After a testing period that began immediately after Apple announced that it would support alternative marketplaces as of iOS 17.4, in compliance with the rules imposed in the European Union by the Digital Markets Act, developer Riley Testut released AltStore PAL, the first third-party app store that allows apps from independent developers to be installed on the iPhone. Using the exact words that Steve Jobs uttered at the launch of the first iPhone in 2007, Riley Testut said, “This is a day I’ve been looking forward to for over 10 years”.
AltStore PAL
AltStore was initially launched by Testut with two of its apps. The first is Clip, described as a ‘real clipboard manager’ that can run in the background. Downloading requires a minimum contribution of EUR 1 (plus tax) via Patreon; the second, which is free of charge (although an annual subscription of EUR 1.50 + VAT to AltStore must still be paid), is the all-in-one Nintendo emulator Delta, ‘the real reason’ why Testut created AltStore.
Delta supports NES, SNES, Nintendo 64, Game Boy Color, Game Boy Advance and Nintendo DS. Skins for the different systems load automatically depending on what is being played. Controls are touch, but many retro and modern game controllers can also be used. Saves are supported, and content can be synchronized between devices.

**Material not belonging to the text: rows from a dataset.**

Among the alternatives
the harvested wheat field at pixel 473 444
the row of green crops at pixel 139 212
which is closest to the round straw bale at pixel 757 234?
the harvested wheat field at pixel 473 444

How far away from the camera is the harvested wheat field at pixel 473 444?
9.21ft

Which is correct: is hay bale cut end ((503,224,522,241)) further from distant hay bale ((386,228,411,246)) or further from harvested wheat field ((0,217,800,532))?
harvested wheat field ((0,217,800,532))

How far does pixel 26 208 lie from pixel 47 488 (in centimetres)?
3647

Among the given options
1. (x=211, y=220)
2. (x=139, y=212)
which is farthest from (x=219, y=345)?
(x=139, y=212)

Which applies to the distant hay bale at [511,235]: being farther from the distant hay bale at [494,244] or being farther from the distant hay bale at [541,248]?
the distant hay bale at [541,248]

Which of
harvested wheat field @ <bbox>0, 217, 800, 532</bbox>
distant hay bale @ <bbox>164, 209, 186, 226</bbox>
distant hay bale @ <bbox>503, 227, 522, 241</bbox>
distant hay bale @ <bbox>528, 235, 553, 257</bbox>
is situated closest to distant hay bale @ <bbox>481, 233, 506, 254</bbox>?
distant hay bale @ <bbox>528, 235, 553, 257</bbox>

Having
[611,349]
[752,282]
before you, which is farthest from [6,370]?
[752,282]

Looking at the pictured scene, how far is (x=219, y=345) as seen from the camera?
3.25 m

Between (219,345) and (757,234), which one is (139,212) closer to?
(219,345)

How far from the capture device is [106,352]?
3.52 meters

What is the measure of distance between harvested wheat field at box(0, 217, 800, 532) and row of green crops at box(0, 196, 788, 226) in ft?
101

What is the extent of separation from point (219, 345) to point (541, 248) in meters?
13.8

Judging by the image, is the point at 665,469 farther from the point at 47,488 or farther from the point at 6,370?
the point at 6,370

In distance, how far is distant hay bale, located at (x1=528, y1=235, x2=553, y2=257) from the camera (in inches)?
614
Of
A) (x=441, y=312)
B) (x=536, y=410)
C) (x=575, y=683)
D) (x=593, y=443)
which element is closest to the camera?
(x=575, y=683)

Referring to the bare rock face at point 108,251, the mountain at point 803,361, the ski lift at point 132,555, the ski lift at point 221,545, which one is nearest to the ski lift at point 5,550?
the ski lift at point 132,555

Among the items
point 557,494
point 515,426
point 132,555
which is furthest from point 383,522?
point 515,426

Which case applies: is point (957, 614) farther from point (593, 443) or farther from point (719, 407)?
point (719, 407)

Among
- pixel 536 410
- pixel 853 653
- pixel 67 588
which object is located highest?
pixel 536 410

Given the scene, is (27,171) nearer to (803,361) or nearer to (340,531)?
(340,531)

There is no shortage of advanced features, such as support for Game Genie and GameShark cheat codes, a pause button, and fast forwarding to speed up slow parts of games. When importing a game ROM, Delta automatically detects the appropriate package graphics, and there is support for 3D Touch, and app icon shortcuts to access recent and favourite games. No games are included with Delta when installed, but zipped files uploaded to Files, iCloud Drive, Dropbox, or Google Drive can be uploaded. Remember that Apple’s App Store rules allow ‘retro game console emulation apps’, and Apple states that developers must ensure that their software complies with ‘all applicable laws’.
Retro emulators for Apple
A type of app, retro game emulators, which until a dozen days ago were ‘banned’ on the App Store but which Apple has now ‘liberalized’ globally, not only in Europe. As well as via AltStore, PAL Delta is also available directly and free of charge via the official App Store, but for now, only on the US App Store. In the past few days, we remember iGBA arriving in the App Store.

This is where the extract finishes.